Rigby Reardon: For two hundred, I’d shoot my grandmother.
Juliet Forrest: That won’t be necessary.
Rigby Reardon: You never can tell. In my last case, I had to throw my own brother out of an airplane.

And

[at Juliet’s house after Rigby has been shot]
Butler: Yes?
Rigby Reardon: I’d like to see Miss Forrest.
Butler: Who shall I say is calling?
Rigby Reardon: Rigby Reardon, tell her I’ve been shot.
Butler: Very good, sir. May I tell her by whom?
Rigby Reardon: No, I don’t know myself.
Butler: Are you all right? You look as though you’re going to faint.
Rigby Reardon: Faint? Never. . .  Catch me.
[Rigby Reardon falls on the floor, fainting]
Butler: Sorry, I’m a Butler, not a catcher.

But aside from the quality of the script, there is another reason DMDWP does it better than later imitators. Martin and Reiner managed to pull off a second remarkable coup for their film, and one that can never now be duplicated.

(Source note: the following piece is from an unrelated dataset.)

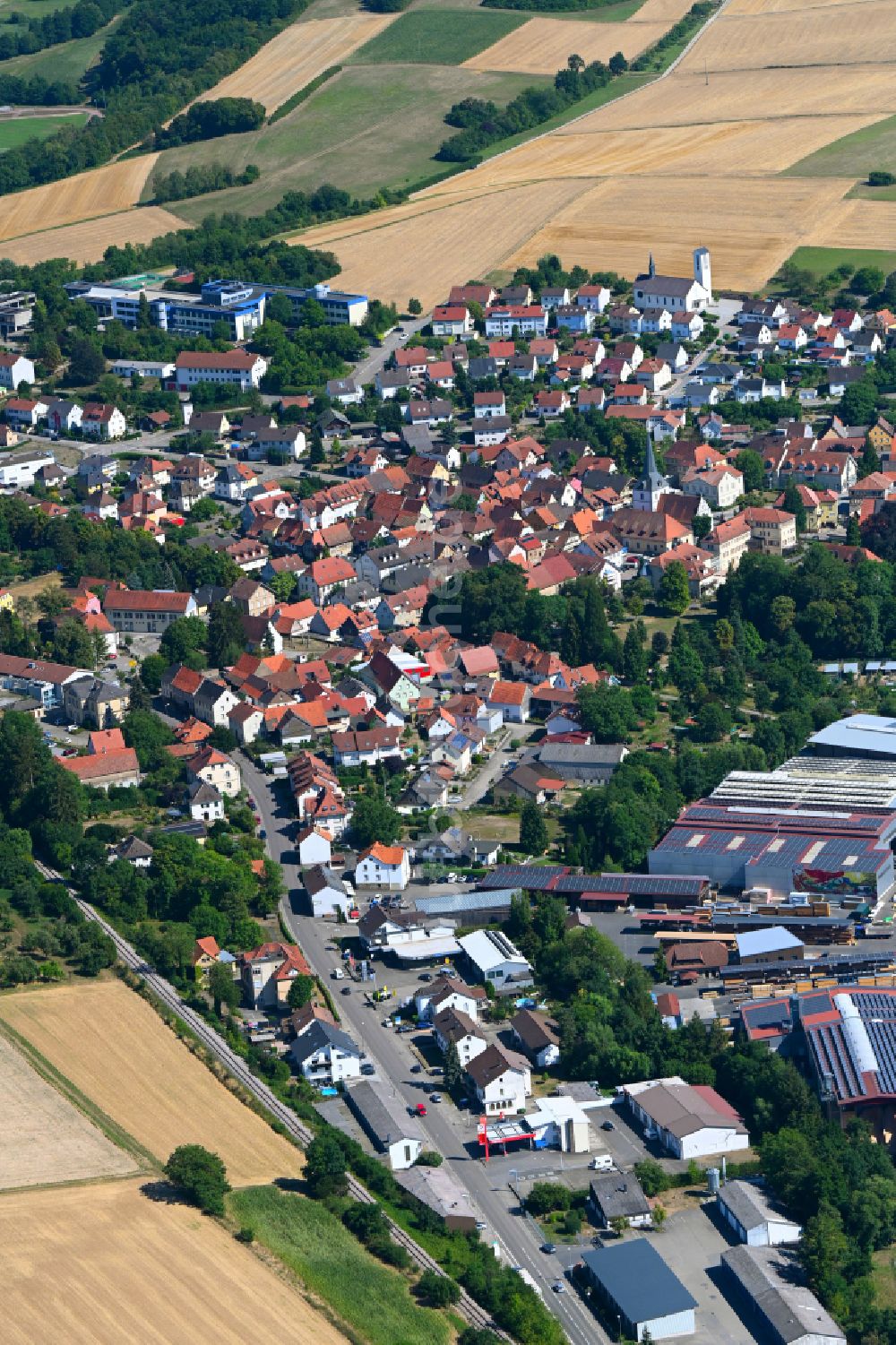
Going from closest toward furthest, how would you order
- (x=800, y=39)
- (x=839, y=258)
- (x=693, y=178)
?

For they manaqed to lure out of retirement many of the great names from Hollywood’s glory days who worked on the original films they spoofed.  These included costume designer  Edith Head (winner of 8 Oscars and 28 nominations for films such as The Ten Commandments, Airport, The Sting), set designer John De Cuir (winner of 3 Oscars and 10 nominations for films like Cleopatra, The King and I, and Hello Dolly) editor Bud Molin (Fatal Instinct and many others)  Michael Chapman (cinematographer of films such as Taxi Driver,  Invasion of the body snatchers, Raging Bull, Ghostbusters and Evolution).

But their greatest coup was to persuade veteran film composer Miklos Rozsa, winner of 3 Oscars (for films like Ben Hur and Hitchcock’s Spellbound) as well as 19 nominations for films such as El Cid, Double Indemnity, and Julius Caesar, to write the score.  This was to prove Rozsa’s last film and although his score is to some extent a pastiche of all his Hollywood compositions, it is to my mind one of the greatest cinema scores ever written.

This is a monumentally silly film, yet it is preposterous to the point of greatness and foolish to the point of being sublime art.  It was also Edith Head’s last film and is dedicated to her memory.

The only time that the music is performed in full is over the credits at the end of the film, which are worth watching simply to identify all the movies that have been pirated. Rozsa called his final piece Dead Man’s Bolero and you can hear the whole thing here on YouTube.  I urge you to make a couple of minutes to listen to it because it is a masterwork of cinematic music from a composer at the peak of his powers.

You can watch the whole film here.  If nothing else, watch it for the music.